私の研修会でいつもお伝えしている言葉があります。
「何事も始めるのに遅すぎることはない。長生きすれば良いだけ。」
調査士は他の業界から入会する方が大半ですので、ある程度の人生を経てから新人となる方々が多いですね。
でも新たな人生にチャレンジする若い考え方を持っている方々を、私は本気で応援するつもりです。
他人より10年遅くこの業界に入ってきたなら、10年長生きすれば良いだけですから、諦めることも焦ることも無いのです。
問題は、調査士開業していながら「もう私は歳だから・・」と、おっしゃる方ですね。その人は事務所を、お客様を、どうするつもりなんだろうと思います。
日本の教育はこの道一筋ということが美徳とされ、学問でも理系文系と分けられ、スポーツでも一つのスポーツだけに絞らなくてはならず、途中で他の道に行く者を辛抱が足りないと断定することもあります。
私はそう考えません。多様な人生を生きればよいと思います。変更と捉えず拡大と考えれば良いと思うのです。
そんな時に思い出して欲しい人が「伊能忠敬」です。
彼は延享2年(1745年)1月11日に上総国山辺郡小関村に生まれました。18歳で下総国香取郡佐原村の伊能家に婿養子に入り、商人となりました。商人としてもかなりの才覚が有ったようで、伊能家を大きくしたようです。
寛政6年(1794年)12月、50歳の時に、家督を長男景敬に譲り隠居しました。
普通ここで人生を全うするはずですが、彼は翌年江戸に出ます。
それから江戸幕府の天文方・高橋至時に師事し、測量・天文観測などを修めたのです。当時の50歳は今とは違います。

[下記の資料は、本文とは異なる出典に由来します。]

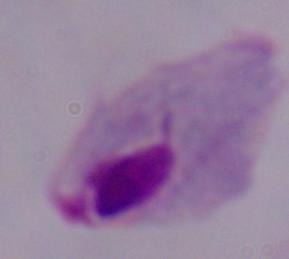 Micrograph. Captured at 1000x magnification. A trichomonad is seen.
Report the malaria status of this cell.
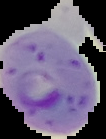
Parasitized.

{
  "image_size": "106×139 pixels",
  "preparation": "thin blood film",
  "image_type": "segmented cell region on a black background"
}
Name the parasite shown.
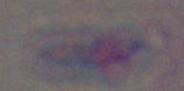

This is Toxoplasma gondii.

Micrograph. Captured at 1000x magnification.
Assess this cell for malaria.
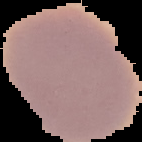
Uninfected.

Summary:
  - Image type: cell region segmented out of the field of view; surrounding area masked to black
  - Preparation: thin blood smear
  - Image size: 142×142 pixels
Classify this cell by malaria status.
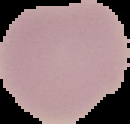
It is uninfected.

Image is 130×124 pixels. From a thin blood film. The area outside the segmented cell region is set to black.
State which parasite is depicted.
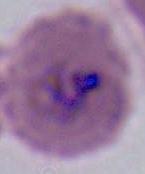
Plasmodium.

magnification: 400x or 1000x
modality: micrograph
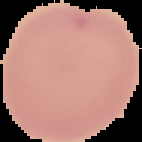

From a thin blood smear. Result: no Plasmodium parasites seen. Image is 142×142 pixels. The area outside the segmented cell region is set to black.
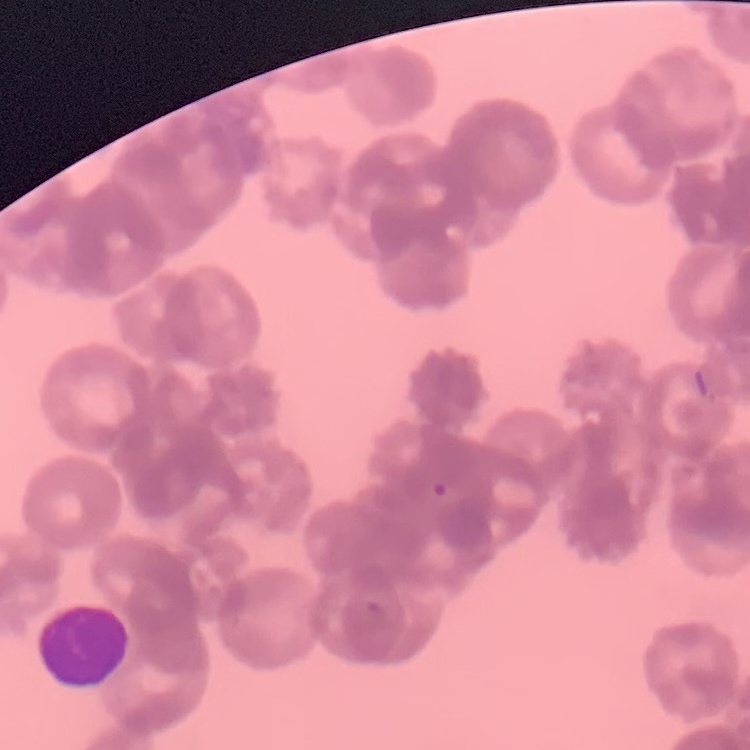
Summary:
  - Red blood cell morphology: rouleaux formation
  - Stain: Field's or Giemsa
  - Image type: square crop of a larger photomicrograph
  - Preparation: thin blood smear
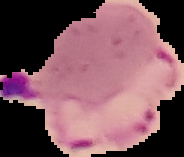

preparation: thin blood film
image_size: 184×157 pixels
malaria_status: parasitized
image_type: cell region segmented out of the field of view; surrounding area masked to black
Comment on the morphology of the erythrocytes.
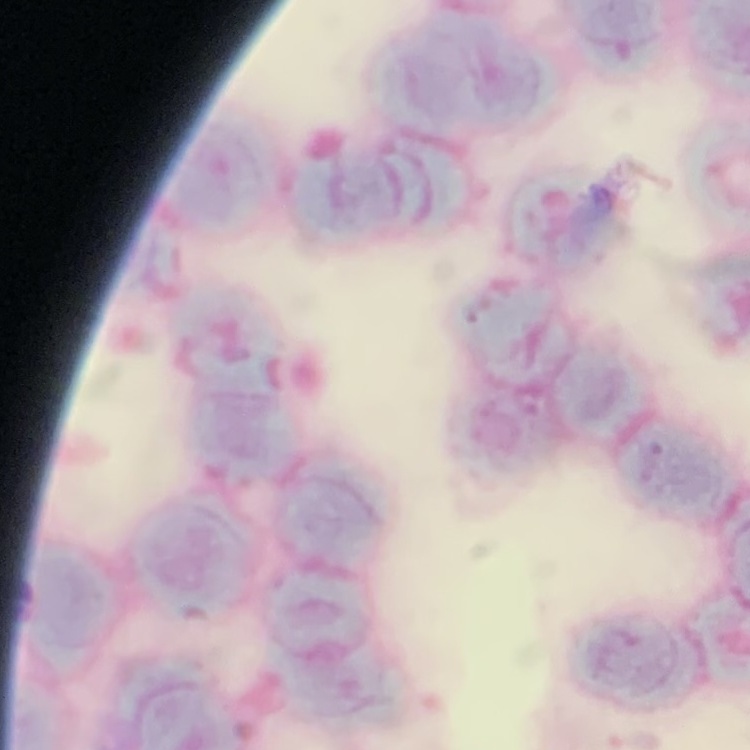
Rouleaux formation.

Stained with either Field's or Giemsa. Thin blood film. One tile cut from a larger photomicrograph.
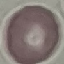

Malaria status: uninfected. Cell patch, automatically extracted from a larger field of view and resized to 64 × 64 pixels. Thin smear of blood. Acquired by smartphone through the microscope eyepiece. Giemsa stain.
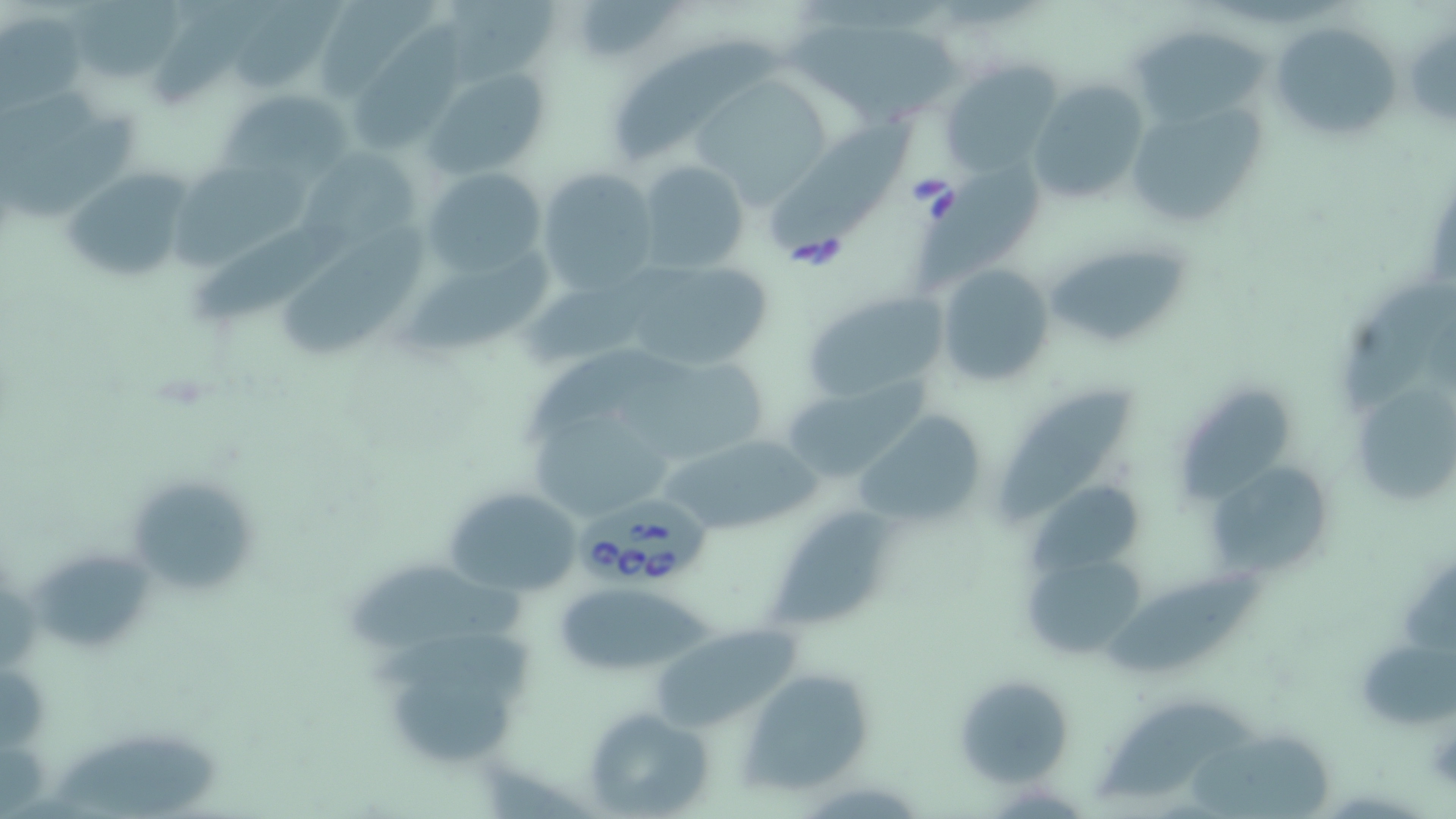

{
  "babesia_divergens_infected_red_blood_cell_locations": "approximate bounding boxes as (x1,y1)-(x2,y2) corner pairs in pixels: (580,490)-(715,590)",
  "slide_level_diagnosis": "Babesia divergens",
  "magnification": "1000x",
  "modality": "light microscopy",
  "field_of_view": "single",
  "stain": "May-Grünwald-Giemsa",
  "preparation": "thin blood film",
  "uninfected_red_blood_cell_locations": "approximate bounding boxes as (x1,y1)-(x2,y2) corner pairs in pixels: (68,0)-(181,82), (150,0)-(263,105), (316,0)-(445,100), (445,0)-(559,84), (574,0)-(681,60), (236,4)-(346,95), (2,10)-(86,108), (1269,19)-(1403,145), (346,24)-(479,154), (790,25)-(965,125), (1133,31)-(1268,121), (617,37)-(786,168), (941,61)-(1062,180), (427,67)-(551,179), (701,78)-(831,214), (1024,78)-(1149,207), (219,88)-(352,183), (1121,96)-(1267,230), (1,121)-(139,222), (774,126)-(913,260), (296,145)-(432,256), (636,160)-(752,275), (170,161)-(318,269), (60,165)-(196,285), (420,166)-(550,278), (538,167)-(659,295), (924,167)-(1040,284), (198,218)-(357,324), (279,229)-(434,357), (1047,236)-(1194,351), (406,253)-(558,353), (936,263)-(1054,385), (523,265)-(674,370), (633,268)-(774,371), (1345,281)-(1453,413), (799,289)-(955,403), (524,346)-(681,449), (607,357)-(771,465), (779,379)-(925,483), (1180,383)-(1294,504), (1003,389)-(1133,523), (1354,393)-(1452,504), (530,408)-(668,512), (853,410)-(991,529), (660,431)-(825,540), (1203,458)-(1336,582), (1024,481)-(1146,576), (131,484)-(256,591), (443,485)-(588,597), (771,513)-(883,626), (32,552)-(149,653), (347,559)-(530,641), (1030,568)-(1145,649), (1114,568)-(1267,677), (558,587)-(725,673), (646,626)-(814,732), (1358,628)-(1453,740), (366,630)-(536,708), (389,669)-(521,765), (738,670)-(879,794), (953,671)-(1073,784), (1098,694)-(1256,802), (581,707)-(714,818), (1190,729)-(1334,816), (47,733)-(225,819)",
  "image_size": "1456×819 pixels"
}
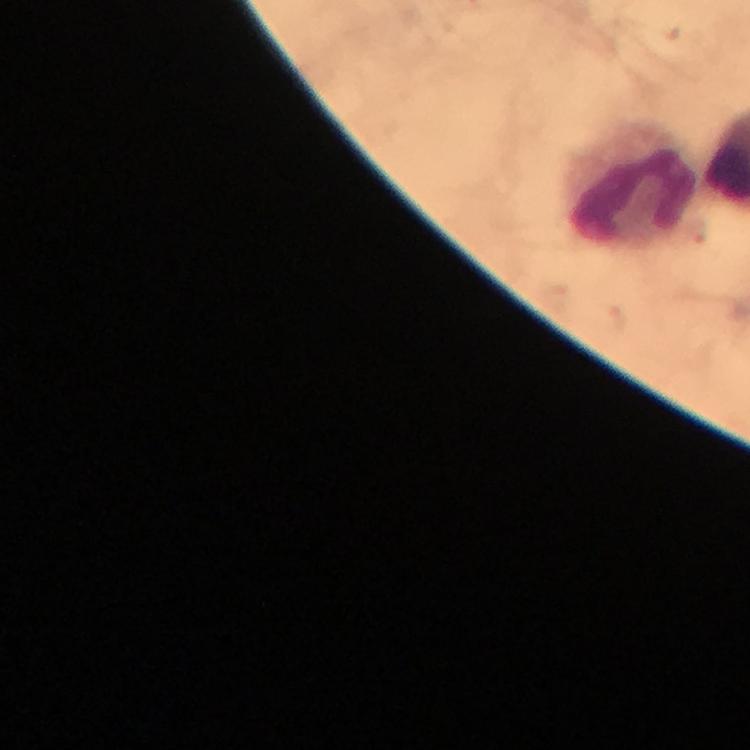
magnification = 100x
stain = Giemsa
immersion oil = applied
preparation = thick blood smear
image size = 750×750 pixels
context = from a malaria diagnostic workup
Plasmodium parasites = none detected
capture = smartphone mounted on the microscope
leukocyte locations = approximate centers as {x, y} in pixels: {631, 188}
cropped from = a single field of view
State which parasite is depicted.
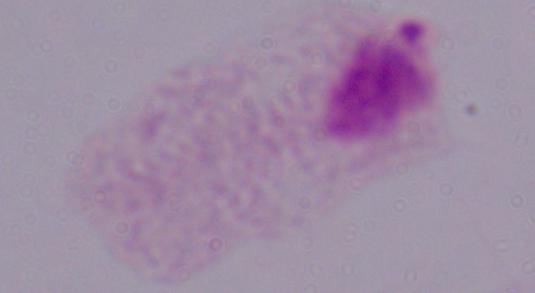

A trichomonad.

Summary:
  - Modality: photomicrograph
  - Magnification: 1000x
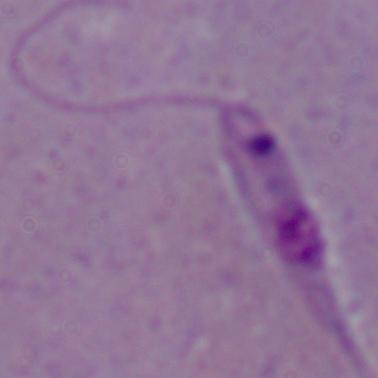 Photomicrograph. A Leishmania parasite is seen. 1000x magnification.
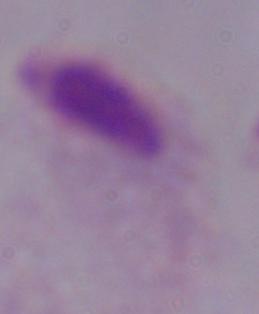

magnification = 1000x
identification = trichomonad
modality = micrograph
Report the malaria status of this cell.
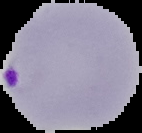
Parasitized.

image_size: 142×133 pixels
image_type: segmented cell region with the area outside set to black
preparation: thin blood film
Assess this cell for malaria.
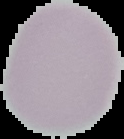
It is uninfected.

{
  "image_type": "segmented cell region with the area outside set to black",
  "preparation": "thin blood smear",
  "image_size": "124×139 pixels"
}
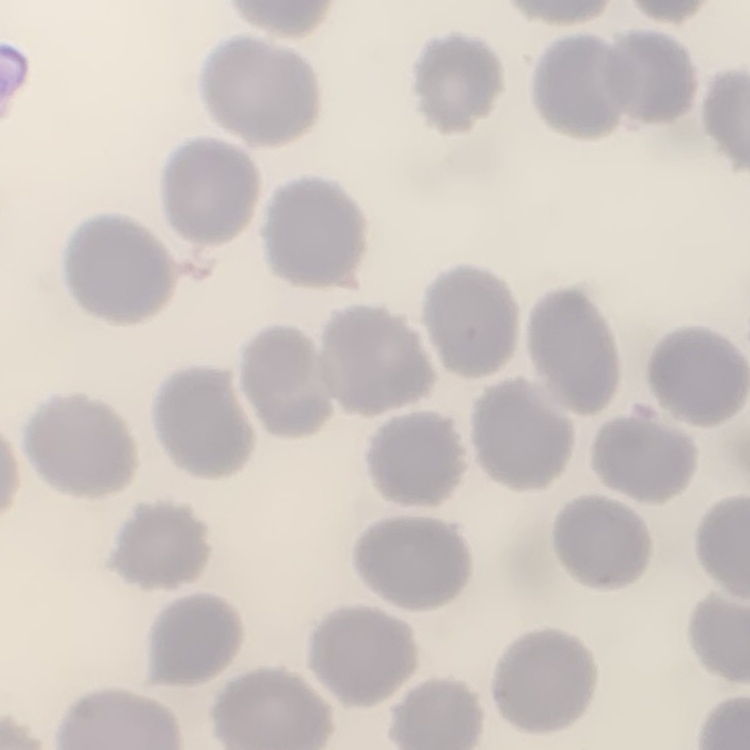
erythrocyte morphology = no rouleaux formation
stain = Field's or Giemsa
image type = one tile cut from a larger photomicrograph
preparation = thin blood film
Assess this cell for malaria.
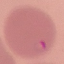
Parasitized.

Acquired by smartphone through the microscope eyepiece. Thin smear of blood. Automatically extracted cell patch, resized to 64 × 64 pixels. Giemsa stain.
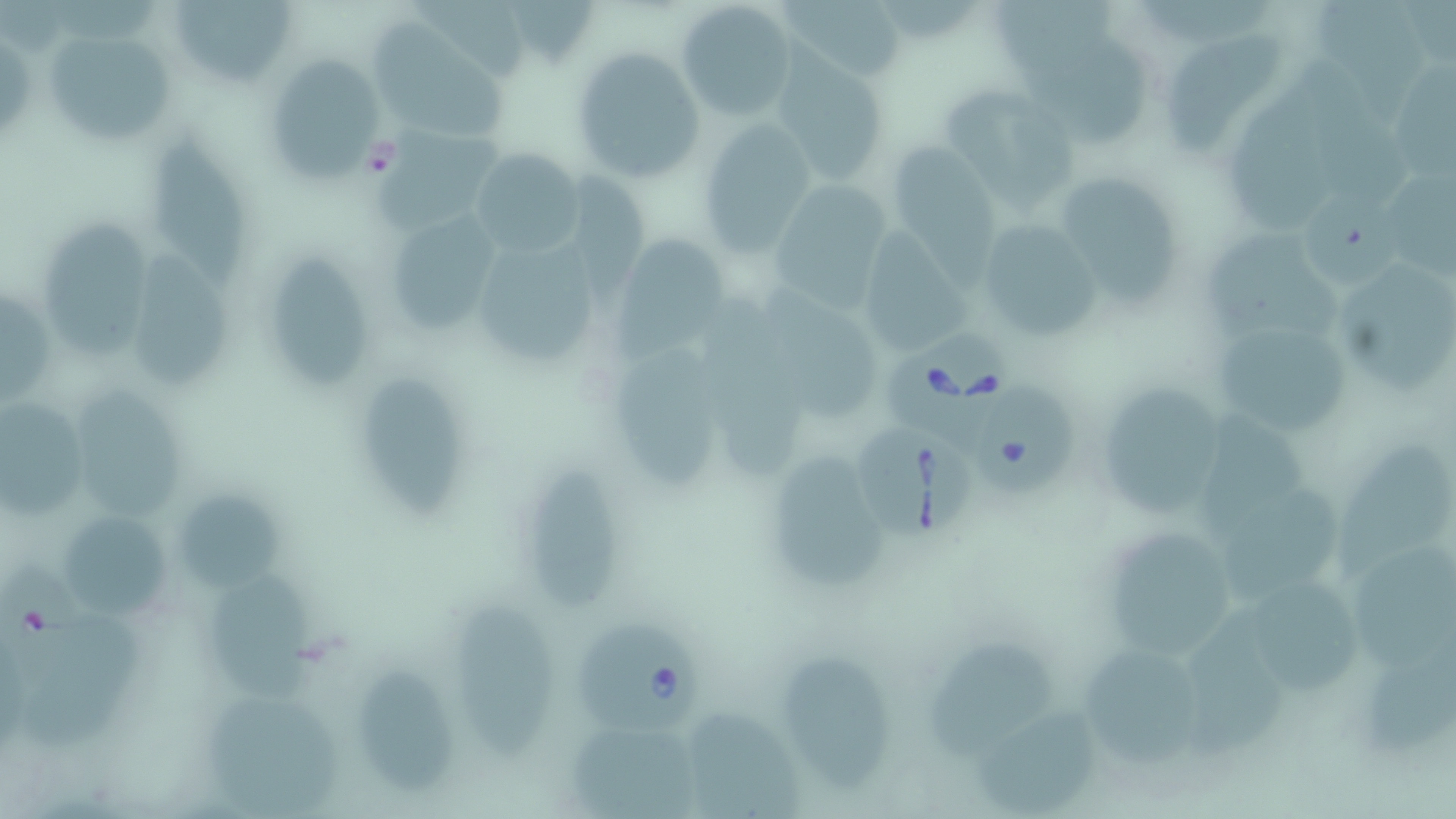

Approximate bounding boxes as [x1, y1, x2, y2] in pixels. Uninfected red blood cell locations: [170, 0, 294, 88], [783, 0, 911, 86], [1317, 0, 1428, 131], [997, 1, 1121, 69], [676, 2, 798, 119], [371, 19, 517, 143], [43, 27, 179, 148], [1168, 29, 1290, 153], [1017, 39, 1158, 144], [572, 47, 704, 185], [260, 51, 388, 187], [774, 59, 890, 187], [1231, 90, 1315, 229], [950, 97, 1080, 217], [699, 120, 817, 253], [369, 123, 500, 230], [151, 134, 242, 295], [887, 142, 999, 254], [471, 148, 581, 259], [1382, 164, 1456, 276], [565, 172, 657, 293], [1052, 172, 1183, 307], [771, 175, 892, 313], [1299, 188, 1390, 284], [393, 216, 506, 332], [973, 218, 1106, 343], [46, 219, 156, 364], [864, 225, 973, 351], [1205, 230, 1343, 339], [613, 233, 731, 356], [480, 244, 599, 358], [134, 246, 235, 386], [274, 254, 365, 388], [1337, 255, 1456, 397], [761, 286, 886, 417], [2, 287, 53, 407], [708, 301, 800, 476], [1209, 324, 1352, 435], [618, 347, 722, 491], [357, 376, 461, 519], [1084, 381, 1227, 527], [75, 385, 183, 520], [0, 400, 90, 519], [1202, 408, 1312, 533], [1329, 435, 1456, 566], [777, 449, 892, 584], [527, 464, 628, 612], [1221, 490, 1338, 606], [180, 497, 288, 596], [55, 503, 180, 628], [1109, 532, 1236, 659], [1349, 537, 1456, 663], [211, 579, 323, 704], [1259, 587, 1360, 696], [457, 602, 563, 763], [1186, 612, 1289, 753], [21, 617, 149, 753], [927, 635, 1058, 757], [1085, 643, 1195, 767], [778, 645, 885, 791], [1370, 646, 1456, 759], [362, 659, 455, 792], [204, 689, 338, 819], [970, 706, 1099, 813], [690, 712, 794, 819], [570, 722, 696, 819]. Babesia divergens-infected red blood cell locations: [882, 332, 1016, 443], [973, 385, 1077, 496], [858, 424, 975, 539], [0, 564, 89, 686], [580, 626, 705, 734]. Slide-level diagnosis: Babesia divergens. Thin blood smear. Optical microscopy. Image is 1456×819 pixels. Captured at 1000x magnification. Single field of view. May-Grünwald-Giemsa stain.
Report the malaria status of this cell.
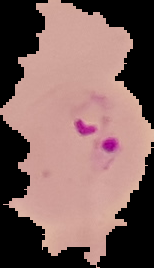
Parasitized.

Summary:
  - Image type: cell region segmented out of the field of view; surrounding area masked to black
  - Image size: 154×268 pixels
  - Preparation: thin blood smear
Point out each Plasmodium parasite.
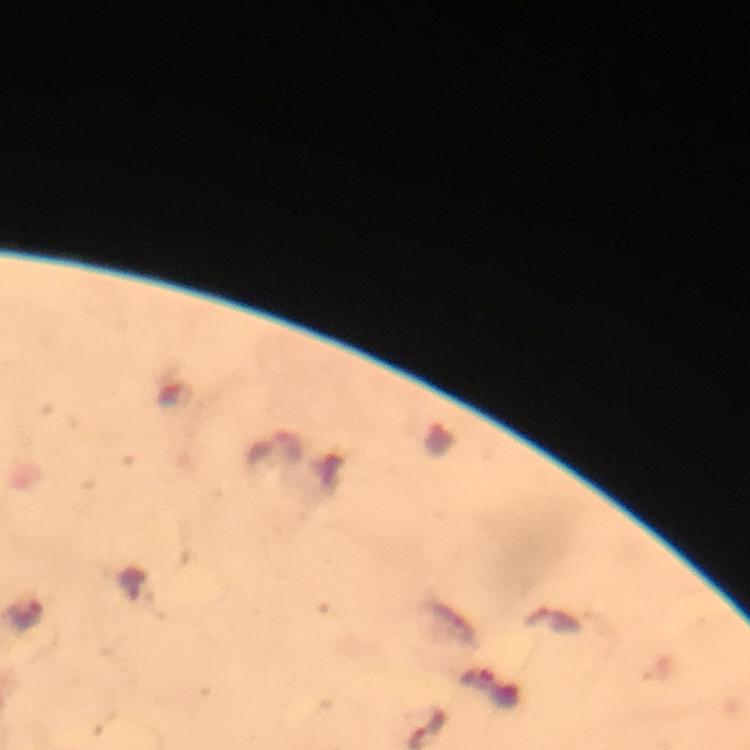

Approximate centers as (x, y) in pixels.
Plasmodium parasites: (552, 621).

{
  "immersion_oil": "used",
  "image_size": "750×750 pixels",
  "context": "from a malaria diagnostic workup",
  "cropped_from": "a single field of view",
  "magnification": "100x",
  "capture": "smartphone camera through the microscope",
  "preparation": "thick blood smear",
  "stain": "Giemsa"
}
Classify this cell by malaria status.
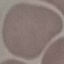

It is uninfected.

Summary:
  - Preparation: thin blood smear
  - Stain: Giemsa
  - Capture: smartphone camera at the microscope eyepiece
  - Image type: automatically extracted cell patch, resized to 64 × 64 pixels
Name the parasite shown.
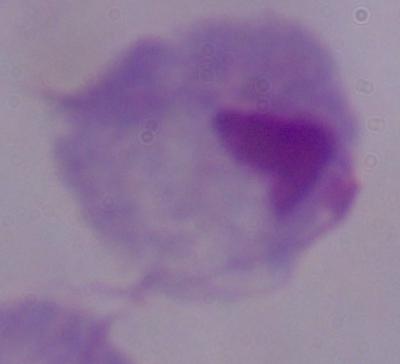

This is a trichomonad.

Summary:
  - Magnification: 1000x
  - Modality: photomicrograph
Name the cell type shown.
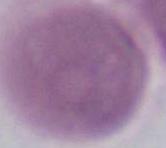

This is an erythrocyte.

Micrograph. 1000x magnification.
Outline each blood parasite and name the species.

「今更、GPSは・・、オンライン申請は・・、筆界特定は・・」と言う人は恥ずかしいでしょ。
それからの活躍は皆さんご存じのとおりです。
寛政12年(1800年)、56歳の時に、第1次測量を開始し、以後18年第10次測量まで全国を隈無く歩いて伊能大図を作り、地球全体の外周がおよそ4万kmであることも計算しました。
文化15年(1818年)4月13日に74歳で死去しました。
2回の天晴れな人生を、生きた人です。
本日は「地図の日」だそうです。
寛政12年閏4月19日に、以後4000万歩日本国中を歩く伊能忠敬が、最初の一歩を歩き始めた日です。